Install it and ensure the installation directory is added to your system `PATH`.

Verify:

```powershell
tesseract --version
```

### Concurrency

`get_markdown()` processes smaller inputs concurrently and processes large files sequentially to reduce memory pressure.

- Files up to 200 MB can be processed in parallel
- Files larger than 200 MB are processed one at a time
- The package caps smaller-task concurrency to avoid overloading the machine

### Metadata headers

Most outputs begin with a small Markdown metadata block containing source information and input type. PDF pages are emitted with page-level metadata.

### PDFs

PDF handling attempts to preserve reading order, detect tables, and fall back to OCR when text is sparse or the page contains images.

### Word documents

DOCX tables and paragraphs are preserved in document order where possible.

### Spreadsheets

Each worksheet is emitted as its own Markdown table section.

### PowerPoint

Slides are exported slide by slide, including titles, text, tables, and speaker notes when present.

### Images

Images are processed with Tesseract OCR.

### Audio and video

Audio is transcribed locally using Faster-Whisper.
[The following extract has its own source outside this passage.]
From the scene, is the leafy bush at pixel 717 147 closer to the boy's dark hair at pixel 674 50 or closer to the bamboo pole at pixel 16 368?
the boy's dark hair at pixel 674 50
Video files are first converted to audio with `ffmpeg`, then transcribed.

### YouTube transcript lookup

For YouTube URLs, the package first tries to fetch transcripts through `youtube-transcript-api`.

If transcript lookup fails, the error message recommends using `handle_yt_local()` for a local Whisper-based transcription workflow.

## Error Handling

The package favors continuing the batch workflow when possible:

- Unsupported file types are converted into warning blocks in the output list
- Handler failures are returned as Markdown error blocks where possible
- YouTube transcript failures raise a runtime error with a local-processing suggestion

This makes the package useful for large heterogeneous batches where partial success is better than failing the entire run.

## Example Workflow

```python
import asyncio
from any-to-markdown import get_markdown_directory


async def main():
    outputs = await get_markdown_directory("./input")
    if outputs is None:
        print("No supported files found.")
    else:
        for path in outputs:
            print(path)


asyncio.run(main())
```

## Project Structure

```text
src/any-to-markdown/
├── __init__.py
├── input_handler.py
└── main.py
```

## Notes For Integrators

- `get_markdown()` is asynchronous, so call it from an event loop or wrap it with `asyncio.run()`
- `handle_yt_local()` is synchronous and returns Markdown strings directly
- Outputs are always written to disk; the return value is the generated file path list
- The current implementation does not expose a CLI entry point

## Limitations

- OCR quality depends on the source image quality and local Tesseract configuration
- Whisper transcription requires the model download and enough local compute resources
- PDF table extraction depends on the structure of the input document
- Video processing depends on `ffmpeg` being available on the system path

## License

MIT License. See [LICENSE](LICENSE) for full terms.